What is 0-RTT

0-RTT (zero round-trip time) lets a client send application data immediately on reconnection without waiting for a handshake to complete — eliminating the latency of that initial exchange entirely.

How does it work?

When a client connects to a server for the first time using QUIC or TLS 1.3, the server sends back a pre-shared key (PSK) along with the handshake. The client stores this key locally. On the next connection to the same server, the client encrypts its first message using the stored key and sends it alongside the handshake — no waiting required.

In a normal handshake, the client sends a hello, waits for the server's response, then sends data. That's at least one round trip before any useful work happens. With 0-RTT, the data rides with the very first packet.

What is the replay attack tradeoff?

0-RTT data cannot be fully protected against replay attacks. An attacker who captures a 0-RTT packet can resend it to the server, and the server might process it again. This is a fundamental limitation — the server hasn't had a chance to generate a unique challenge yet.

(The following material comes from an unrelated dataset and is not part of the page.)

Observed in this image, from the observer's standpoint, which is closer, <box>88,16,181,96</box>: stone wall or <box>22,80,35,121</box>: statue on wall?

This means 0-RTT is safe for idempotent requests (like loading a webpage) but dangerous for non-idempotent ones (like submitting a payment). Servers must decide which requests to accept as 0-RTT and reject or deduplicate the rest.

When is it useful?

0-RTT matters most on high-latency connections. On a 200ms satellite link, saving one round trip means the page starts loading 200ms sooner. On a fast fiber connection, the savings are smaller but still measurable. Mobile users reconnecting after switching networks benefit the most — they're reconnecting to a server they've already talked to, which is exactly the case 0-RTT was designed for.

Why it matters

0-RTT is one of the key performance features that makes QUIC faster than TCP + TLS for returning visitors. It trades a narrow security guarantee (replay protection) for a significant latency improvement on reconnection.